Good morning, good morning, and good morning. On my one-week holiday to hot and sunny Egypt in the middle of November, I make a habit of getting up at 5:30 in the morning to say hello to the sun. Some mornings the unrises are magnificent while on other mornings it just goes from being dark to being light without a lot of fanfare.
No matter what, I relish my early morning forays Down to the Red Sea where I have things mostly to myself. The only sound is the surf, and the only other people are a few joggers and a yoga enthusiast. This is before the hotel guests commence their daily competition for the sunbeds, before inane pop music sounds from variously placed loudspeakers and before I get caught downwind from cigarette smokers – of which there are rather more than I like. I really appreciate the fact that Denmark has so many non-smoking areas. Egypt could learn.
It is very rare that my holidays are in the ‘sunbathe, loll-on-a-sunbed, swim, eat, sunbathe and read’ category, but that’s what it’s like this time around. My two main goals are 1) to spend as much time as possible in the water either swimming in the pool or snorkeling in the sea and 2) to see the pyramids and sphinx at Giza. Happily, I meet both goals.
Life as a mermaid
Spending time in the water is not difficult. The hotel complex has several pools. I quickly find my favourite one. It is the deepest and longest, has a snack bar with delicious food and the music is not overly loud. I choose a sunbed as far away from the others as possible (does that sound anti-social?) to avoid the loudspeakers and smokers and spend hours reading edifying literature and swimming in the rather icy water as much as possible.

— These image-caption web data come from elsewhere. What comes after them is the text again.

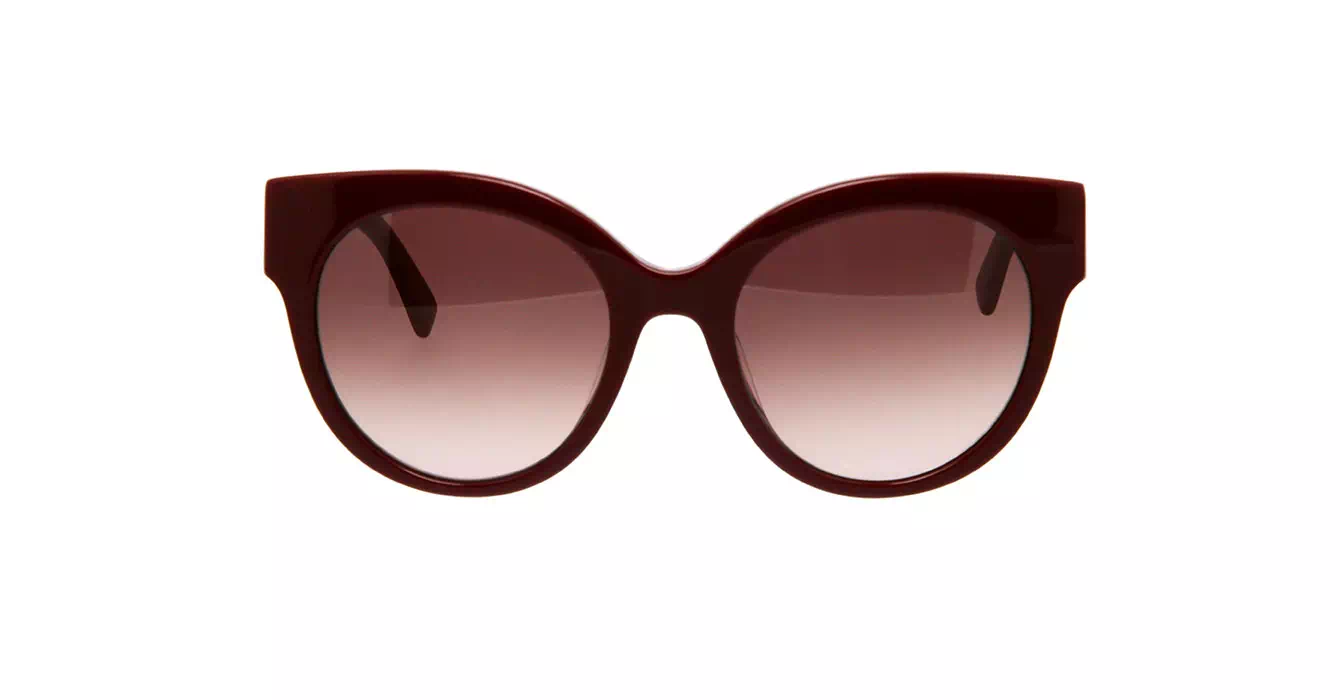 Longchamp LO673S 604 s53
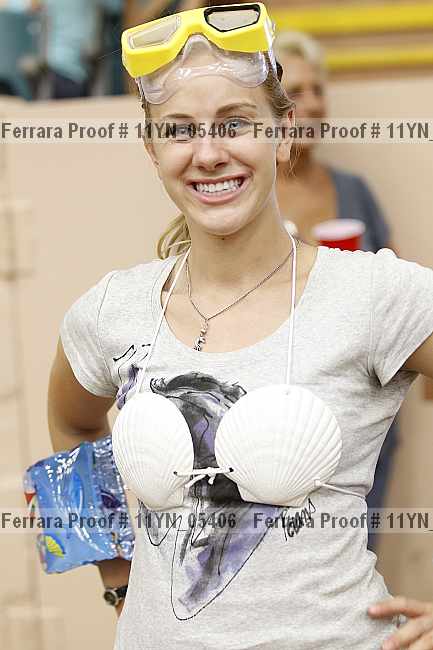 Proof 11yn_05406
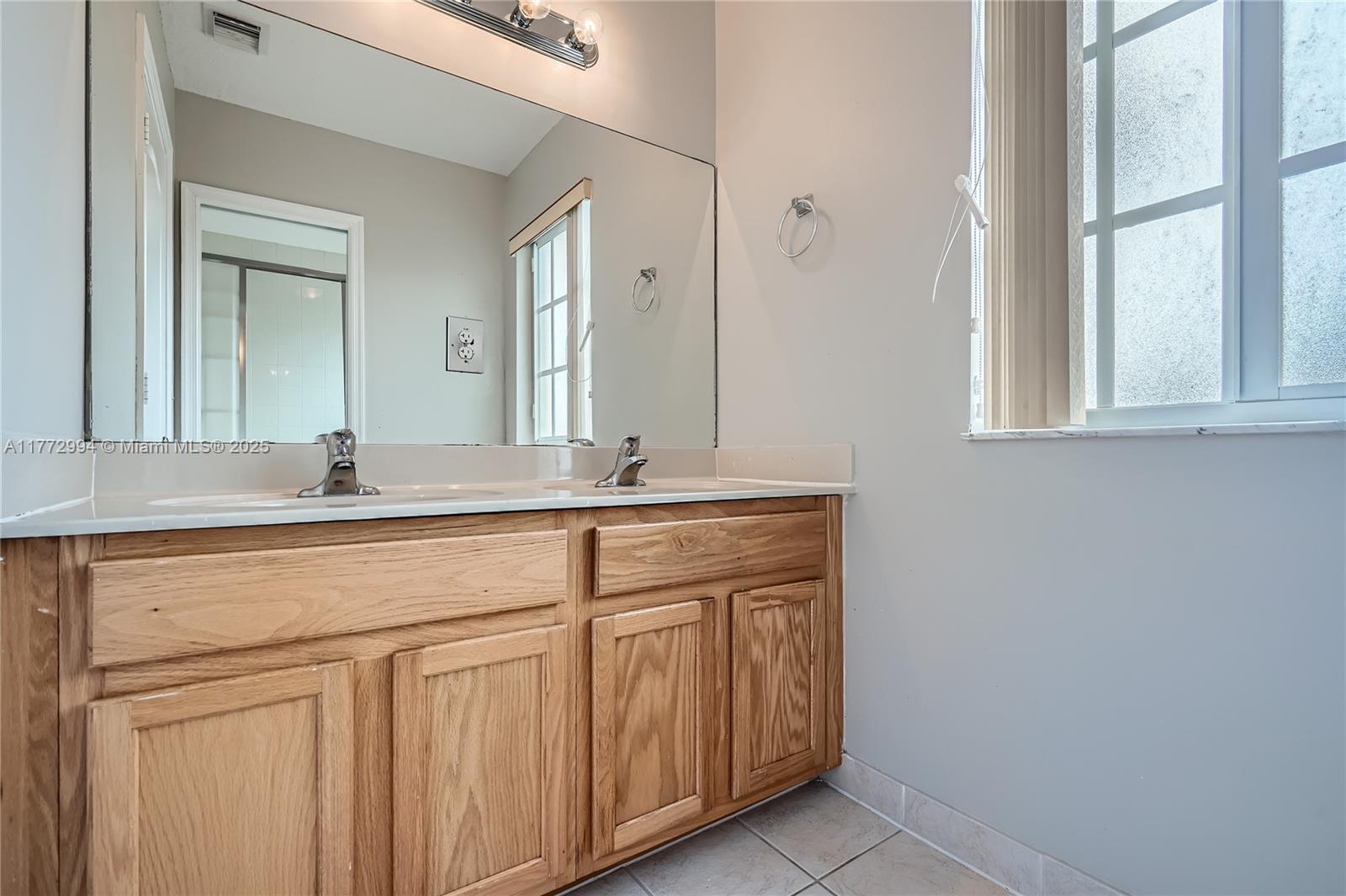 13932 Sw 278th Ln Property Photo 26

The other pretty wonderful possibility is to snorkel from the pier belonging to the hotel. I discover that it is least crowded and there is less current in the mornings, so early bird that I am I snorkel among the corals, clams and colourful fish in the mornings and loll about the pool the rest of the day.
The marine animals are the main thing here, but there is also a neat bird called hoopoe. Several of them are regular guests at the hotel, where they spend their time pecking for grubs or whatever it is they find in the lawn. When alarmed or showing off they fan out the showy crest on their head and look very pretty.
Aquatic adventures in a national park
The absolutely best time spent in the water is at the Ras Muhammad National Park. I go on a full-day excursion where we snorkel from a boat at three different locations. The underwater world here is pretty amazing. There are more than 250 types of coral and about 1300 species of fish, many of them endemic and most of them stunning.
Bright yellow, purple, pink, striped, multi-coloured, and in many different
shapes and sizes. The Red Sea is the saltiest sea (the Dead Sea is actually a
lake), so it is very easy to float.
I lose complete track of time as I swim slowly through the watery landscape, eyes wide open to all the sights. At one point a large figure emerges in the distance and swims directly towards me. It morphs into a sea turtle that does not seem the least bit fazed by my presence in its path.
It is escorted by two small fish that keep it clean. I stop moving in order not to scare the turtle away. Unfortunately, some other tourists come barreling in from the right with their selfie sticks, so that ends my meeting with the turtle, that abruptly dashes off to the left and disappears in the shadows. I snorkel until I am too cold and tired to continue and get back on the boat, reluctant to leave the aquatic paradise behind.